Uma marroquina que nunca se achou bonita abriu-me a porta de casa. Escondia o seu corpo dentro da roupa larga, de um lenço no cabelo, do nó cego dos seus braços e por trás de palavras que a mascaravam de sorrisos ténues. A sua arma são os olhos, grandes e negros, que se movem para qualquer lugar onde surja ruído com a astúcia felina que até hoje só conheci em mulheres. Quando não há ruído, as íris atravessam-nos de um lado ao outro do corpo, despindo-nos a alma e revelando o que pensamos. E foi assim que ela me adivinhou, fechando ainda mais os braços de forma a esconder os seios. Para mim, por trás de uns braços em nó cego há sempre uma amargura qualquer.
A Raquel sorriu-lhe, como se um sorriso pudesse ser uma primeira ponte entre duas pessoas. E pode mesmo, pelo menos às vezes. A casa é uma mistura de aguarelas negras e das suas cores cativas, e eu dei um passo atrás escondendo-me numa mancha de negritude da mesma forma que um camaleão se esconde mudando a cor da pele. Mantive-me assim enquanto elas falavam sem eu entender o que diziam e até ela desfazer o seu nó. Quando o fez, o seu primeiro gesto com a mão direita foi pedir-me para me aproximar. E foi assim que conheci Fedoua, uma mulher que não se acha bonita.
Foi ela quem me disse, num tom de voz que eu entendi como se fosse um aviso, que uma grande parte da população de Marrocos olharia para mim e para a Raquel como se fossemos uma nascente de dinheiro. E avisou bem. Esse é, aliás, o lado mais feio do país, porque a busca do dinheiro dos turistas se disfarça duma simpatia e afabilidade hipócritas. Nas medinas de Fès e de Marraquexe, o que não falta são pessoas que acham que tudo tem um preço, até a simples indicação de um lugar. Entre muitos exemplos, um rapaz ofereceu-se para nos levar ao palácio Al Badi e fez com que nos perdêssemos naquele formigueiro excitado que é a cidade. Depois pediu-nos dinheiro para nos tirar dali. No nosso caso teve azar, que o mandei em bom português ir à mãe dele e saí dali sozinho, mas é nitidamente alguém habituado a ter sucesso a enganar estrangeiros. Exemplos deste sucedem-se minuto a minuto, e quem lá for tem que ir preparado para isso. Mas é injusto dizer que Marrocos é só isso, principalmente para os que não são isso.

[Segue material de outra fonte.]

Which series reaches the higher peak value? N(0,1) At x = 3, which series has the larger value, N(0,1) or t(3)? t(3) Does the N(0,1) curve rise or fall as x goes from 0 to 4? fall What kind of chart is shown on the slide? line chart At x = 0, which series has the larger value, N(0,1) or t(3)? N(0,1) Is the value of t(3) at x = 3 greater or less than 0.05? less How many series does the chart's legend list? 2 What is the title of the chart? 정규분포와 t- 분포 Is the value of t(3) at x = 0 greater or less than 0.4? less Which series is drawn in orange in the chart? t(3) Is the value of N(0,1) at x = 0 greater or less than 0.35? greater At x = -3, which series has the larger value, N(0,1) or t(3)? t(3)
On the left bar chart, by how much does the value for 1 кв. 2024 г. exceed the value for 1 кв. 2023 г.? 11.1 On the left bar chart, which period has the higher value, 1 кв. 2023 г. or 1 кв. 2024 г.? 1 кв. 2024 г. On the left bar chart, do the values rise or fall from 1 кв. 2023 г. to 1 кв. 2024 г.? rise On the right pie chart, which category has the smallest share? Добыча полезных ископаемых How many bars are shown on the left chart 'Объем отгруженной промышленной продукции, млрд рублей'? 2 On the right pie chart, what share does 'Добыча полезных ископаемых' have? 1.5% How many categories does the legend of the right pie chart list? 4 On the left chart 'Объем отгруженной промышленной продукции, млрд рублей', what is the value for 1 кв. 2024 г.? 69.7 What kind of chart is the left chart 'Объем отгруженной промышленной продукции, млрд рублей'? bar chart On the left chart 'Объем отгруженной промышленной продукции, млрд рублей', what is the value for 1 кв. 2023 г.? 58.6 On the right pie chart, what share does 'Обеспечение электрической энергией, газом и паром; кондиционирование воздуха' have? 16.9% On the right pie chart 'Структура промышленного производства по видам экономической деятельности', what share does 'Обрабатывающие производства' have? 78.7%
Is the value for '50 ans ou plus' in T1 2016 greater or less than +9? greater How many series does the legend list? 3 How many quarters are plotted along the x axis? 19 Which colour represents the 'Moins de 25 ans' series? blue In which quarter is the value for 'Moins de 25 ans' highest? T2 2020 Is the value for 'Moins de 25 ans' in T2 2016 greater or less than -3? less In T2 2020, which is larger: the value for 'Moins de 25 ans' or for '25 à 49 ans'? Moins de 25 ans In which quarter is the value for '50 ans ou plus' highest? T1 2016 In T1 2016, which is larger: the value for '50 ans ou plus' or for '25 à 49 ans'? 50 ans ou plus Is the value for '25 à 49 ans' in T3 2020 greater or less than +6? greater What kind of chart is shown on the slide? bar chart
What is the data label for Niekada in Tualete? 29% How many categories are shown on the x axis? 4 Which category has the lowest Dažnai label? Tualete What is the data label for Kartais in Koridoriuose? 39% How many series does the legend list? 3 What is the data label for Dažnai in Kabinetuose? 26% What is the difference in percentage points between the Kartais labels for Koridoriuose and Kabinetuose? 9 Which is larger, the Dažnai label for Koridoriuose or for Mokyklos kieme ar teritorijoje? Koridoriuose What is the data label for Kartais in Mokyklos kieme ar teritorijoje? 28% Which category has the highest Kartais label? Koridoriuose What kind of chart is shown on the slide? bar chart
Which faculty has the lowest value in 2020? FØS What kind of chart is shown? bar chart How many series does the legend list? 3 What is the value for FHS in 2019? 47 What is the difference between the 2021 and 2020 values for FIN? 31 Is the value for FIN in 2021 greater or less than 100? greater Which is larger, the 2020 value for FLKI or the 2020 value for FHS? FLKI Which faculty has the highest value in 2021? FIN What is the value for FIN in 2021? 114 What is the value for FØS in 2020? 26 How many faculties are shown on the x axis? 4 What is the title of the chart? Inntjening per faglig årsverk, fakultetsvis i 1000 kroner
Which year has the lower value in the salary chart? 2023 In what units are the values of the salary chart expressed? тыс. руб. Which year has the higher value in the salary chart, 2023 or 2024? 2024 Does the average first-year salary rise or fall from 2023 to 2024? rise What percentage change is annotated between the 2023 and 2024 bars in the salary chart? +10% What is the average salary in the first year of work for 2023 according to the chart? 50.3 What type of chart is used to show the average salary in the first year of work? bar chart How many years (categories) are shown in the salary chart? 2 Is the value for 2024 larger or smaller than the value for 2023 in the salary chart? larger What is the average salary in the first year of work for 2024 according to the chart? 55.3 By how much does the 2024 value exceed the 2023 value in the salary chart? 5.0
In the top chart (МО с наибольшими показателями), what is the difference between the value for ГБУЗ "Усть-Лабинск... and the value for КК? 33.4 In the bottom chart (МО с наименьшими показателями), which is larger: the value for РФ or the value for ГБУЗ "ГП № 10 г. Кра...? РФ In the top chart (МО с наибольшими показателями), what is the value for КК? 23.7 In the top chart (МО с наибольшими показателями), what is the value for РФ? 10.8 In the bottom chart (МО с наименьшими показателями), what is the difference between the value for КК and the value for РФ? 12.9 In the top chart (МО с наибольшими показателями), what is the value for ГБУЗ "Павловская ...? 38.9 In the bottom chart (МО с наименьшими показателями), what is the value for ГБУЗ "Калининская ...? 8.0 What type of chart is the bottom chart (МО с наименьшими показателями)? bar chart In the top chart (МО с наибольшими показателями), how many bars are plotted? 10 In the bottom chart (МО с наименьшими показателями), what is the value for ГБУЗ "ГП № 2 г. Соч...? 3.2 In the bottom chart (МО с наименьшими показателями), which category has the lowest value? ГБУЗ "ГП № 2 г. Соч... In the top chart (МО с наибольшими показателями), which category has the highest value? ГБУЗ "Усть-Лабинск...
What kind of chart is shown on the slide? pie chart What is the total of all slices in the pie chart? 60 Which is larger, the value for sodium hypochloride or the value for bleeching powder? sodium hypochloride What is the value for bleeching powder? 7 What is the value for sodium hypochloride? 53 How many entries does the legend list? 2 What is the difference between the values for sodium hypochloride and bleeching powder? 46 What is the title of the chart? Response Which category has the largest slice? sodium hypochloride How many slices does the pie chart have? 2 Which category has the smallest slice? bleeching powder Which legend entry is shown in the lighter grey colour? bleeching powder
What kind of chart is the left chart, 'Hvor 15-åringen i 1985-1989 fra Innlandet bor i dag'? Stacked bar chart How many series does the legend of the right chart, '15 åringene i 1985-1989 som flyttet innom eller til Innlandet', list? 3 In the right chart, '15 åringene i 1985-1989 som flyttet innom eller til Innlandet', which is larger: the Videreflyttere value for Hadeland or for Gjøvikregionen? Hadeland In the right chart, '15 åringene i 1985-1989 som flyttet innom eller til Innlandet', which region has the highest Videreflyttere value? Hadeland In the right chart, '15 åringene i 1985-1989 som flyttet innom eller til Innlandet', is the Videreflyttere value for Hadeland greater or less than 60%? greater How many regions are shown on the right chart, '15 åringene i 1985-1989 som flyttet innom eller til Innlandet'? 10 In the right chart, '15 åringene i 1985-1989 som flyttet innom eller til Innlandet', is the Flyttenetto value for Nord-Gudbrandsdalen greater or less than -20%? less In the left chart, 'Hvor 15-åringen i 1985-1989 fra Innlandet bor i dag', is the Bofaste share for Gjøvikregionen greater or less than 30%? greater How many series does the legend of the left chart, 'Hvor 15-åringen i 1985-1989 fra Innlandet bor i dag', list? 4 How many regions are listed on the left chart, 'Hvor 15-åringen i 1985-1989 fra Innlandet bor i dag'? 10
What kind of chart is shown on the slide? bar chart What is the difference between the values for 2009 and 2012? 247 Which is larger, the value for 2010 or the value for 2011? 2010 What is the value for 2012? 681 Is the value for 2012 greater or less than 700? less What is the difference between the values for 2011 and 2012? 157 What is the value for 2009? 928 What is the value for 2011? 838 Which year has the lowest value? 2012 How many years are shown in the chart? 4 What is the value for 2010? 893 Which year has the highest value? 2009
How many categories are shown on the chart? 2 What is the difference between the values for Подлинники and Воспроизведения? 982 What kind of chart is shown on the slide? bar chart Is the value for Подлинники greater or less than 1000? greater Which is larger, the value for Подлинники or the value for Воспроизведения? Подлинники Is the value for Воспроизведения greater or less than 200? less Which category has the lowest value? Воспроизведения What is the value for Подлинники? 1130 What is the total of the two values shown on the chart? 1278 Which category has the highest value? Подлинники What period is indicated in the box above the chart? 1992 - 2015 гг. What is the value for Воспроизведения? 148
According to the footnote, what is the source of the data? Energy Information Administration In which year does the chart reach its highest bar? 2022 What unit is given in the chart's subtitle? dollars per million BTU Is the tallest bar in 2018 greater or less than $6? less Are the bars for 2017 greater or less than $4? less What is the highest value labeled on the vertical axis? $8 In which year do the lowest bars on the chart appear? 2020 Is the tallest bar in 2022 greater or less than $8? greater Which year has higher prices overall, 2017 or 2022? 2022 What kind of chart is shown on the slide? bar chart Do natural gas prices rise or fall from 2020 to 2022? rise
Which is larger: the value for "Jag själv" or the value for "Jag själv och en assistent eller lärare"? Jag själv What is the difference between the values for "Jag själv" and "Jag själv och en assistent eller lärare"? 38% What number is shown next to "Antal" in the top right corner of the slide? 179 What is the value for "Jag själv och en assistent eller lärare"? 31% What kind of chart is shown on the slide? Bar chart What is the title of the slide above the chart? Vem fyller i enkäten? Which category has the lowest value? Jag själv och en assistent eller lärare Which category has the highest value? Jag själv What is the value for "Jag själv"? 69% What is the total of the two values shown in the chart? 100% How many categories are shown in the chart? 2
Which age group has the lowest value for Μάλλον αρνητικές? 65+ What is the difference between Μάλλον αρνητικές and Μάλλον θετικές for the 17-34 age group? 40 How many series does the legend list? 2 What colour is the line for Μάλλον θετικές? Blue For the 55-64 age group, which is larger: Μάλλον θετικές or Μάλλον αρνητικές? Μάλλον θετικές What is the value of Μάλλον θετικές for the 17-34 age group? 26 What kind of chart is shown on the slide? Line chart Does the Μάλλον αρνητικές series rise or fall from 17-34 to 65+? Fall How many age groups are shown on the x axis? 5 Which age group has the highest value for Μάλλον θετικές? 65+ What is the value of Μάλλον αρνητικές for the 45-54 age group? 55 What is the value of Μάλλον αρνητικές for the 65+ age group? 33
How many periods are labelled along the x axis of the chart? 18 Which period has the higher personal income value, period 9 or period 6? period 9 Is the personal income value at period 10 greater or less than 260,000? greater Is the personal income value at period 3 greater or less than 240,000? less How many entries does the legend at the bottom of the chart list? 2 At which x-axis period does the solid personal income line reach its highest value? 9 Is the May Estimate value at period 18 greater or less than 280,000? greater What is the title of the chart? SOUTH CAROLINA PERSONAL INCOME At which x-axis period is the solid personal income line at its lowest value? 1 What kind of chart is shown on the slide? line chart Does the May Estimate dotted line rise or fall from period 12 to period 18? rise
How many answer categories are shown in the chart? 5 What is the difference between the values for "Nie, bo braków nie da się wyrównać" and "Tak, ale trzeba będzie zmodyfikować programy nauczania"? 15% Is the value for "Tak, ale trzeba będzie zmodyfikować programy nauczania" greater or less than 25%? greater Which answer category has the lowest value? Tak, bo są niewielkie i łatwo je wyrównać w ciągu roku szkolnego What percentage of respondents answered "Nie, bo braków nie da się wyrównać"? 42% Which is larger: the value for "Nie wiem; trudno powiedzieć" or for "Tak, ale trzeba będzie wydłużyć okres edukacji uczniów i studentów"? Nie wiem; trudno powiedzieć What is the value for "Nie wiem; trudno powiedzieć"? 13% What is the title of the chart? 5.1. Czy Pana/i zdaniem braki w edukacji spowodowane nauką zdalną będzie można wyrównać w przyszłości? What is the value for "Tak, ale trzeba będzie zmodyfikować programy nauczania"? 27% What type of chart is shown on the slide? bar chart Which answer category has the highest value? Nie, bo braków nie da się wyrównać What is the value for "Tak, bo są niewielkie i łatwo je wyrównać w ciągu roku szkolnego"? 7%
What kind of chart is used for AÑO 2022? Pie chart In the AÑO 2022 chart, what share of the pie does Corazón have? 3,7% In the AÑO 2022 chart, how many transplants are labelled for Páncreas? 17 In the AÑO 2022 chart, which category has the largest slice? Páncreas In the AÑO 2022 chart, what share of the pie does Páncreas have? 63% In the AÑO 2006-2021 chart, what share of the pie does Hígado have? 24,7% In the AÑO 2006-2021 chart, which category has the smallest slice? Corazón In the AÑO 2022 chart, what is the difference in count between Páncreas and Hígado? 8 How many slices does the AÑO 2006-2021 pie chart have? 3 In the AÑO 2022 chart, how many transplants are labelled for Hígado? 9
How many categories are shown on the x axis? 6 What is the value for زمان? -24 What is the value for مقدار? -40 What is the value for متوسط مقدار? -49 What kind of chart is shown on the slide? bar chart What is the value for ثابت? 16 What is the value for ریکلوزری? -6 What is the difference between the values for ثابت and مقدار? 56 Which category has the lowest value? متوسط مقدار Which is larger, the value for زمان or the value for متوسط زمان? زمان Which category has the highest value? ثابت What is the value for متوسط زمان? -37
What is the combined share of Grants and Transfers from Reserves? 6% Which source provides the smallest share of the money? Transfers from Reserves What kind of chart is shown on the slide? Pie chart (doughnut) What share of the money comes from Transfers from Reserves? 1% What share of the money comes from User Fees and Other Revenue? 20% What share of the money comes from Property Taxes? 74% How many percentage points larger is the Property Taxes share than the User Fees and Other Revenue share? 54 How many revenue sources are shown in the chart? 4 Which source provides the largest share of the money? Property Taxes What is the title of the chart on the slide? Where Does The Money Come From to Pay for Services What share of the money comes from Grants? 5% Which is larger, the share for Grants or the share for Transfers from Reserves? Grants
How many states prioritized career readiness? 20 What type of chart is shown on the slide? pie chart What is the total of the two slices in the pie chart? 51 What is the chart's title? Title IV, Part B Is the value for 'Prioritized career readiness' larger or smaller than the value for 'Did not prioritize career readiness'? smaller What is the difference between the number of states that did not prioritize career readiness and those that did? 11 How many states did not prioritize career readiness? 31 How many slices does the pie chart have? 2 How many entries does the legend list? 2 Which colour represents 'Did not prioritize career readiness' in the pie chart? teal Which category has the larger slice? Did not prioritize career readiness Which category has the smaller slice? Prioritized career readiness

Visitei Fès e Marraquexe (com passagens por Tanger, Rabat e Casablanca). Fès é sem dúvida a cidade mais interessante, tanto por ter poucos turistas como por ter a maior medina do norte de África (6000 quilómetros num labirinto medieval incrível), mas dentro dessa magia medieval está o choque cultural. Eu não acho que tudo deva ser aceite por questões culturais, e não gosto de ver cidades onde milhares de pessoas são anuladas perante a sociedade apenas por uma questão de género. Resumindo, não gosto de ver mulheres tapadas com temperaturas acima dos quarenta graus nem gosto do véu islâmico. Fedoua também não gosta, mas abana os ombros quando discutimos o assunto como se não encontrasse de facto uma explicação para o assunto.
A explicação encontrei-a em Imran, um amigo muçulmano que me recebeu com muito boa vontade em Casablanca. Concorda que as mulheres andem tapadas para que a sua beleza pertença apenas ao marido, acha que eu sou um homem muito bom porque aceitei namorar uma mulher divorciada (o facto de eu ser um homem divorciado já não lhe faz confusão nenhuma), segundo ele com pouco valor mesmo por isso, e que ainda por cima trabalha e quer ser financeiramente independente. Imran interrompeu uma tarde de praia para nos ir buscar à estação Casa Voyageurs, mostrou-nos quase toda a cidade no pouco tempo que tínhamos para a visitar, deu-nos dormida e comida nas suas modestas instalações e ainda nos pediu desculpa por não ter melhor. É das melhores pessoas que já conheci na vida, mas... e há sempre um "mas".
Visitei Fès, Rabat, Casablanca e Marraquexe. Marrocos é provavelmente uma das viagens mais fascinantes que já fiz e mesmo assim um país onde eu não queria viver.